From f85f109b1aca04059148e64082864fe2429abbd8 Mon Sep 17 00:00:00 2001
From: ytl0623 <david89062388@gmail.com>
Date: Fri, 20 Mar 2026 00:19:28 +0800
Subject: [PATCH 1/6] =?UTF-8?q?fix(autoencoderkl):=20handle=20proj=5Fattn?=
 =?UTF-8?q?=E2=86=92out=5Fproj=20key=20mapping=20in=20load=5Fold=5Fstate?=
 =?UTF-8?q?=5Fdict?=
MIME-Version: 1.0
Content-Type: text/plain; charset=UTF-8
Content-Transfer-Encoding: 8bit

Signed-off-by: ytl0623 <david89062388@gmail.com>
---
 monai/networks/nets/autoencoderkl.py | 26 +++++++++++++++++++-------
 1 file changed, 19 insertions(+), 7 deletions(-)
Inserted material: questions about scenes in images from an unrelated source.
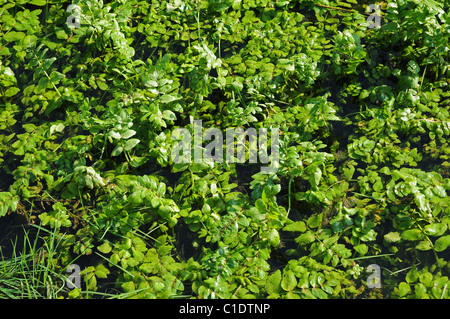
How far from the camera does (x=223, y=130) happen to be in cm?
252

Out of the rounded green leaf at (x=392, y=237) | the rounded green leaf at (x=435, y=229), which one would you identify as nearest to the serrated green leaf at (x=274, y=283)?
the rounded green leaf at (x=392, y=237)

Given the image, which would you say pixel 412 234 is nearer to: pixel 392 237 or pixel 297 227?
pixel 392 237

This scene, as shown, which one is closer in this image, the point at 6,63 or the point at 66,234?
the point at 66,234

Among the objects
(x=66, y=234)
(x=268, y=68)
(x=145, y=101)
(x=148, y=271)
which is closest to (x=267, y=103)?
(x=268, y=68)

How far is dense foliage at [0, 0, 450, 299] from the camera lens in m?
2.10

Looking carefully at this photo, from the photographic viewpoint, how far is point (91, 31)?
2.72 metres

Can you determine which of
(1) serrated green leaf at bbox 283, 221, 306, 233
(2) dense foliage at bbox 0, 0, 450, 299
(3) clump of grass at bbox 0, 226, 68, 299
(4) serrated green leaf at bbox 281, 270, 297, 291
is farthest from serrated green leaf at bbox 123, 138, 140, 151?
(4) serrated green leaf at bbox 281, 270, 297, 291

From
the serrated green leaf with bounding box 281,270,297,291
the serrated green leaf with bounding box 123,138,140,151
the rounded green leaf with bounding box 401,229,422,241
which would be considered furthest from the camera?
the serrated green leaf with bounding box 123,138,140,151

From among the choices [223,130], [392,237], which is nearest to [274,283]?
[392,237]

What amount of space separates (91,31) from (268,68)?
1148mm

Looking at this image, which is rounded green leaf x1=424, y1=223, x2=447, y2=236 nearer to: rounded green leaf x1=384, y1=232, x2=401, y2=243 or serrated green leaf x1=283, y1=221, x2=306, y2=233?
rounded green leaf x1=384, y1=232, x2=401, y2=243

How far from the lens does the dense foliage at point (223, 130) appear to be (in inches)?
82.7
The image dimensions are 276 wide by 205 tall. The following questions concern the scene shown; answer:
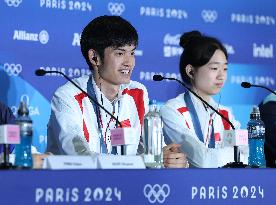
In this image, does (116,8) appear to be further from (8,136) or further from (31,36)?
(8,136)

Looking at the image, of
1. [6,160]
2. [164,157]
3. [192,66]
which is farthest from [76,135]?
[192,66]

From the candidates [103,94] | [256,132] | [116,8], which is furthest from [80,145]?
[116,8]

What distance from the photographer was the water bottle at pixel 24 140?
240 cm

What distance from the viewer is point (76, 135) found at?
3.01 m

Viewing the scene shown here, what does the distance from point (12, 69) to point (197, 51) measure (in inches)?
40.0

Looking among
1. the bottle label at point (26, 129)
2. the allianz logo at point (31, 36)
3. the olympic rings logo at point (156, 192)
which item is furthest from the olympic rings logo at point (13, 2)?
the olympic rings logo at point (156, 192)

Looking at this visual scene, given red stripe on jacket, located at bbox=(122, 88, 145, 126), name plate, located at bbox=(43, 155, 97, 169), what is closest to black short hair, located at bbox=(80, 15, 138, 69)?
red stripe on jacket, located at bbox=(122, 88, 145, 126)

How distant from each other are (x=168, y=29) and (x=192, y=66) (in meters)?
0.54

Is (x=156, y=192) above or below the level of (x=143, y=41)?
below

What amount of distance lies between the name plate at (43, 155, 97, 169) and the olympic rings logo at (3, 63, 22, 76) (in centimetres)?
177

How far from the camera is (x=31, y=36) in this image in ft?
12.8

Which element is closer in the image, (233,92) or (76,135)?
(76,135)

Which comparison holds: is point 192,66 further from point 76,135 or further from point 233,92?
point 76,135

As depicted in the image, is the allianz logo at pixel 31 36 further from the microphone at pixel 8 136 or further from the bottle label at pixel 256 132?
the microphone at pixel 8 136
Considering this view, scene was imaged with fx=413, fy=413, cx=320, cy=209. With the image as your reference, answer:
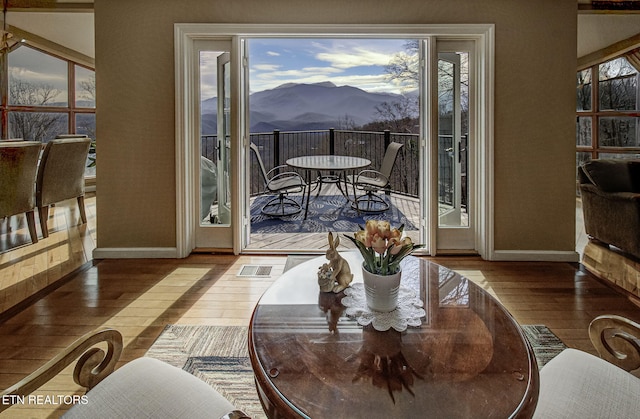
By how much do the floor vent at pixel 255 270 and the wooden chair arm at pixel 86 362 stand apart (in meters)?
2.13

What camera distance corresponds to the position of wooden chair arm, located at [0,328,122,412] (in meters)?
1.07

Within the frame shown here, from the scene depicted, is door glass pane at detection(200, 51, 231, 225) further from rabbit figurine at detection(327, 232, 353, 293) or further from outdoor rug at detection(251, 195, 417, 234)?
rabbit figurine at detection(327, 232, 353, 293)

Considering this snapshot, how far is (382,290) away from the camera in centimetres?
147

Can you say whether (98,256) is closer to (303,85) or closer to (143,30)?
(143,30)

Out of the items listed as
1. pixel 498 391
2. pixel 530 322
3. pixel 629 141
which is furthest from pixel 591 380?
pixel 629 141

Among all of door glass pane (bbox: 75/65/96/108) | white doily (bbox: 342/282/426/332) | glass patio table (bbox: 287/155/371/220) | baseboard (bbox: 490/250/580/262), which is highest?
door glass pane (bbox: 75/65/96/108)

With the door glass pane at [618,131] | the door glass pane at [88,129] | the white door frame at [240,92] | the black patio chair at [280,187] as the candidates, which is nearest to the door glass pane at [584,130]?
the door glass pane at [618,131]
diff --git a/monai/networks/nets/autoencoderkl.py b/monai/networks/nets/autoencoderkl.py
index b5a282a340..3d60370401 100644
--- a/monai/networks/nets/autoencoderkl.py
+++ b/monai/networks/nets/autoencoderkl.py
@@ -715,13 +715,25 @@ def load_old_state_dict(self, old_state_dict: dict, verbose=False) -> None:
             new_state_dict[f"{block}.attn.to_k.bias"] = old_state_dict.pop(f"{block}.to_k.bias")
             new_state_dict[f"{block}.attn.to_v.bias"] = old_state_dict.pop(f"{block}.to_v.bias")
 
-            # old version did not have a projection so set these to the identity
-            new_state_dict[f"{block}.attn.out_proj.weight"] = torch.eye(
-                new_state_dict[f"{block}.attn.out_proj.weight"].shape[0]
-            )
-            new_state_dict[f"{block}.attn.out_proj.bias"] = torch.zeros(
-                new_state_dict[f"{block}.attn.out_proj.bias"].shape
-            )
+            out_w = f"{block}.attn.out_proj.weight"
+            out_b = f"{block}.attn.out_proj.bias"
+            proj_w = f"{block}.proj_attn.weight"
+            proj_b = f"{block}.proj_attn.bias"
+
+            if out_w in new_state_dict:
+                if proj_w in old_state_dict:
+                    new_state_dict[out_w] = old_state_dict.pop(proj_w)
+                    if proj_b in old_state_dict:
+                        new_state_dict[out_b] = old_state_dict.pop(proj_b)
+                else:
+                    # weights pre-date proj_attn: initialise to identity / zero
+                    new_state_dict[out_w] = torch.eye(new_state_dict[out_w].shape[0])
+                    new_state_dict[out_b] = torch.zeros(new_state_dict[out_b].shape)
+            elif proj_w in old_state_dict:
+                # new model has no out_proj at all – discard the legacy keys so they
+                # don't surface as "unexpected keys" during load_state_dict
+                old_state_dict.pop(proj_w)
+                old_state_dict.pop(proj_b)
 
         # fix the upsample conv blocks which were renamed postconv
         for k in new_state_dict:

From 5db2a70a0d91670a70f447ac7a16bbdf6e5e3709 Mon Sep 17 00:00:00 2001
From: ytl0623 <david89062388@gmail.com>
Date: Fri, 20 Mar 2026 09:25:04 +0800
Subject: [PATCH 2/6] add unit test

Signed-off-by: ytl0623 <david89062388@gmail.com>
---
 monai/networks/nets/autoencoderkl.py      | 15 ++--
 tests/networks/nets/test_autoencoderkl.py | 90 +++++++++++++++++++++++
 2 files changed, 99 insertions(+), 6 deletions(-)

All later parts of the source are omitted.